## Direction 1:
According to the slurry vessel text, what minimum share of the hold's bottom area do the dewatering port openings cover?

## Document segment:
....................

Prior art slurry vessels have suffered from problems such that the slurry loaded therein undergoes consolidation due to the dynamic effects resulting from movement of the hull during the cruise, resulting in a marked lowering in the efficiency of unloading.
To alleviate consolidation of the slurry, various measures have heretofore been taken, such as the addition of a surface active agent as an anti-consolidation composition into the slurry, the application of forced stirring to the slurry by means of a stirrer, and the like. However, these measures are not wholly satisfactory.
The present invention overcomes the above-mentioned disadvantages of the prior art and has its object to provide a slurry vessel which can effectively retard and reduce consolidation of slurry and which is provided with means for suitably monitoring and controlling the degree of consolidation of slurry, thereby increasing the efficiency of unloading work.
Accordingly, the slurry vessel in accordance with the present invention is characterized by comprising a plurality of dewatering ports arranged on a hold for slurry-like cargoes, a vacuum tank connected to each of said dewatering ports through a pipe line, and a dewatering means including a vacuum pump connected to the upper portion of said vacuum tank through a pipe line and a drain pump connected to the lower portion of said vacuum tank through a pipe line. A particular design of dewatering port is disclosed.
The slurry vessel in accordance with the present invention is further characterized in that the gross area of the openings of the dewatering ports covers more than 2 percent of the bottom area of the hold.
The principles of the invention will be further discussed with reference to the drawing wherein a preferred embodiment is shown. The specifics illustrated in the drawing are intended to exemplify, rather than limit, aspects of the invention as defined in the claims.
FIG. 1 is a cutaway side view illustrating principal parts of the slurry vessel in accordance with the present invention;
FIG. 2 is a sectional view illustrating a preferred form of port means for vacuum dewatering the slurry; and
FIG. 3 is a graphic representation by way of experimental example indicating effect of changing dewatering port opening gross area on alleviating consolidation of a layer presentation showing results obtained by tests in conjunction with the relationship between the ratio of area, between the gross area of opening portions 5a formed in the above-mentioned plurality of dewatering ports arranged in the hold and the bottom area in the hold, and the dewatered amount, in which the curve A indicates the dewatering in a static condition (when anchored) and the curve B indicates the dewatering in a dynamic condition (during the cruise.)
Referring now to FIGS. 1 and 2, a hold 2 disposed within the slurry vessel 1 contains a slurry-like cargo 3 and supernatant water 4 produced as the slurry-like cargo 3 precipitates. A plurality of dewatering ports 5 are arranged in the bottom and side walls of the hold 2. A pipe line 6 is shown having one end connected to the dewatering port 5. A vacuum tank 7 is connected to the end of the pipe line 6. A pipe line 8 is shown having one end connected to the top of the vacuum tank 7. A vacuum pump 9 is connected to the other end of the pipe line 8. A pipe line 10 is shown having one end connected to the lower part of the vacuum tank 7. A drain pump 11 is connected to the other end of the pipe line 10. A drain pump 12 is provided for discharging the supernatant water 4. A pipe line 13 is connected to an outlet of the drain pump 12.

....................

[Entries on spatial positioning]
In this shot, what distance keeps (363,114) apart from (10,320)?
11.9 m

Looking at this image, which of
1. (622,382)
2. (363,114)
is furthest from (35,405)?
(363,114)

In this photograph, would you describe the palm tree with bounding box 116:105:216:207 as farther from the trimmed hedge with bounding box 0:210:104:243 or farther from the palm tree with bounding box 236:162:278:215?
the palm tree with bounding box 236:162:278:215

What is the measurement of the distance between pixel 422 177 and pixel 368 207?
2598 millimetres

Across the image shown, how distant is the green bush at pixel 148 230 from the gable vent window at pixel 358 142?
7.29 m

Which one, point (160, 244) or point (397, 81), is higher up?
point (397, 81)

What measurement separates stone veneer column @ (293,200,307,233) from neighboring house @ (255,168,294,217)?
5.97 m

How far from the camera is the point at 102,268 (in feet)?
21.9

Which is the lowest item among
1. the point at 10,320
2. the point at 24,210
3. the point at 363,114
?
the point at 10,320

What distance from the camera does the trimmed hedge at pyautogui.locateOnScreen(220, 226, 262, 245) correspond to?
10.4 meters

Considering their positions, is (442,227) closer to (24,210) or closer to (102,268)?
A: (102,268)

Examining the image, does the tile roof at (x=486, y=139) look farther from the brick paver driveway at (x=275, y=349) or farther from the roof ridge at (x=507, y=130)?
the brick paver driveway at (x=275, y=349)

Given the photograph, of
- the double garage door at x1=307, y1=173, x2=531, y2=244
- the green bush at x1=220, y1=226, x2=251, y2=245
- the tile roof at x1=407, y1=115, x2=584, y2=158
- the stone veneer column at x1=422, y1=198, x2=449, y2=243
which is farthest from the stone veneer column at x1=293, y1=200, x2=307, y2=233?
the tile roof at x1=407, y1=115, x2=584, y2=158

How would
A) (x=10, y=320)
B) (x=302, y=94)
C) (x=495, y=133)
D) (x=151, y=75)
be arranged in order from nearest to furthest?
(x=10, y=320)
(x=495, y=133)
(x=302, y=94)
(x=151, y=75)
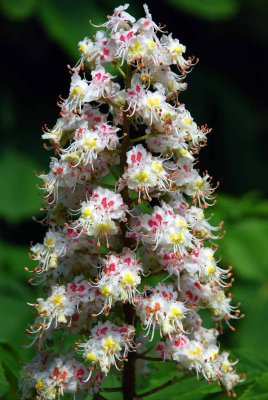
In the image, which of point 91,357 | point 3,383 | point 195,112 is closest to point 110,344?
point 91,357

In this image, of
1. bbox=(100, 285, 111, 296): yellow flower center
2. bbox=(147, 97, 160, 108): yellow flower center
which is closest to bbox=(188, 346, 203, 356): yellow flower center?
bbox=(100, 285, 111, 296): yellow flower center

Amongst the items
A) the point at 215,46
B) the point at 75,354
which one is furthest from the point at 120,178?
the point at 215,46

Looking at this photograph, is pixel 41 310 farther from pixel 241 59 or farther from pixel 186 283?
pixel 241 59

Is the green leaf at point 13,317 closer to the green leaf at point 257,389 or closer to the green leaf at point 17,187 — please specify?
the green leaf at point 257,389

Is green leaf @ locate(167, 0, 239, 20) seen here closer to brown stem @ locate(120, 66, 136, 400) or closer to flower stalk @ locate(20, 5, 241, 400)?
flower stalk @ locate(20, 5, 241, 400)

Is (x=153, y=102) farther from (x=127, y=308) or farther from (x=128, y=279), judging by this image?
(x=127, y=308)

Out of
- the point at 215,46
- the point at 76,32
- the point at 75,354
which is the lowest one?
the point at 75,354
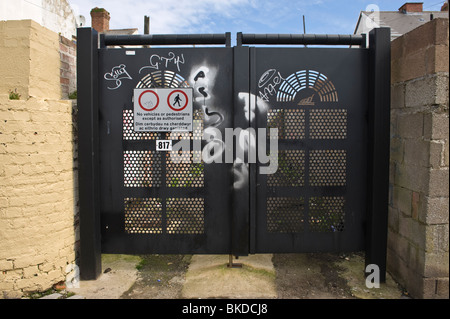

....................

## Direction 2:
Rewrite the rows from the line with "In this photograph, would" up to and including the line with "2598 millimetres", replacing "trimmed hedge" with "pruned hedge" and keeping everything else the same.

## Written response 1:
More than 2 percent of the bottom area of the hold.

## Written response 2:
In this photograph, would you describe the palm tree with bounding box 116:105:216:207 as farther from the pruned hedge with bounding box 0:210:104:243 or farther from the palm tree with bounding box 236:162:278:215?
the palm tree with bounding box 236:162:278:215

What is the measurement of the distance between pixel 422 177 and pixel 368 207?
2598 millimetres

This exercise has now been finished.